GKE SNAT & IP Masquerading: ip-masq-agent, iptables, and Cloud NAT

SNAT (Source Network Address Translation)

SNAT replaces the source IP of a packet as it passes through a router or firewall. When a device with a private IP (e.g., 192.168.1.5) sends a request to the internet, the router swaps the source address with its own public IP. The router keeps a translation table so return traffic gets routed back to the correct internal device.

Pod (10.48.1.5) → Node iptables (SNAT to 10.128.0.5) → Cloud NAT (SNAT to 35.199.0.71) → Internet

Why SNAT exists:

IP conservation: Hundreds of devices share a single public IP.
Security: Internal IPs are hidden from external servers.
Cloud routing: Private-only instances can reach the internet without being directly exposed.

SNAT vs DNAT

	SNAT (Source NAT)	DNAT (Destination NAT)
What changes	Source (originating) IP	Destination (target) IP
Typical use	Internal devices reaching the internet	External users reaching an internal server
Example	General web browsing	Port forwarding, hosting a web server

When people say “NAT” in casual conversation, they almost always mean SNAT.

IP Masquerading in GKE

IP masquerading is a form of SNAT where the source IP of a packet from a Pod is replaced with the Node’s IP. By default, when a Pod sends traffic to the internet, the destination only sees the Node’s IP, not the Pod IP.

This happens because:

External networks don’t know how to route traffic back to private Pod IPs.
Many firewalls only allow traffic from known VM/Node IP ranges.

Default masquerading behavior

Destination	Default behavior	Source IP seen by destination
Another Pod in the cluster	No masquerade	Pod IP
Internal VPC resource (RFC 1918)	No masquerade	Pod IP
Public internet	Masquerade	Node IP (or Cloud NAT IP)

The defaults make sense: intra-cluster and VPC-internal traffic preserves Pod IPs for observability and network policy enforcement, while internet-bound traffic gets masqueraded because external routers can’t route private Pod CIDRs.

The ip-masq-agent

The ip-masq-agent is a DaemonSet running in kube-system on every GKE node. It reads a ConfigMap and writes iptables rules that control which destinations are exempt from masquerading.

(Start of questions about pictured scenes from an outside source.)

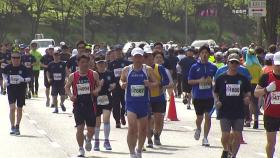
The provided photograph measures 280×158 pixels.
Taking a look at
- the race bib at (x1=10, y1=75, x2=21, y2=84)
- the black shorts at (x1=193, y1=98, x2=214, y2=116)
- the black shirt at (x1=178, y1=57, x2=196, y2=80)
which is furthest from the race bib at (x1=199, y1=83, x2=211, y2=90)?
the black shirt at (x1=178, y1=57, x2=196, y2=80)

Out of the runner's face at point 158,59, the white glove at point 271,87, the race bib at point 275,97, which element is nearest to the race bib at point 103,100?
the runner's face at point 158,59

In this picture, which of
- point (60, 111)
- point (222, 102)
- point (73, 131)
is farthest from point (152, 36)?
point (222, 102)

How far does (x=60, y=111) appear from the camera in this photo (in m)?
24.8

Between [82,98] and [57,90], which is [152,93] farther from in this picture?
[57,90]

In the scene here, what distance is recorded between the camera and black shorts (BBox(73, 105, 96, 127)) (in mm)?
13758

How it works (chain of command)

ConfigMap (your rules)
    ↓  watched by
ip-masq-agent (DaemonSet pod)
    ↓  writes to
iptables IP-MASQ chain (Linux kernel)
    ↓  applied to
every outbound packet from Pods on that node

The ConfigMap is the request. The iptables rules are the reality. If the reality doesn’t match your request, the agent is failing to sync.

The ConfigMap

apiVersion: v1
kind: ConfigMap
metadata:
  name: ip-masq-agent
  namespace: kube-system
data:
  config: |
    nonMasqueradeCIDRs:
      - 10.0.0.0/8
      - 172.16.0.0/12
      - 192.168.0.0/16
    resyncInterval: 60s

nonMasqueradeCIDRs — destinations where the Pod IP is preserved (no masquerade). Traffic to any destination not listed here gets masqueraded to the Node IP.

Common formatting mistakes that silently break the agent:

Missing config: | — the entire configuration must be a single string under the config key.
Wrong namespace — must be kube-system.
Wrong name — must be ip-masq-agent.
Invalid CIDR notation (e.g., 10.50.0.300/24).
YAML indentation errors.

Checking if Masquerading is Happening

Check if the agent is running

kubectl get pods -n kube-system -l k8s-app=ip-masq-agent

Inspect the ConfigMap

kubectl describe configmap ip-masq-agent -n kube-system

Check iptables on the node

SSH into a node and inspect the IP-MASQ chain:

gcloud compute ssh [NODE_NAME] --zone=[ZONE]
sudo iptables -t nat -L IP-MASQ -n -v

A correctly configured output looks like:

Chain IP-MASQ (2 references)
target     prot opt source               destination
RETURN     all  --  anywhere             10.0.0.0/8          ← Pod IP preserved
RETURN     all  --  anywhere             172.16.0.0/12       ← Pod IP preserved
RETURN     all  --  anywhere             169.254.0.0/16      ← Link-local preserved
MASQUERADE all  --  anywhere             anywhere            ← Catch-all: masquerade everything else

RETURN = “Do NOT masquerade this packet. Keep the original Pod IP.”
MASQUERADE = “Change the source IP to the Node’s IP.” This must always be the last rule in the chain.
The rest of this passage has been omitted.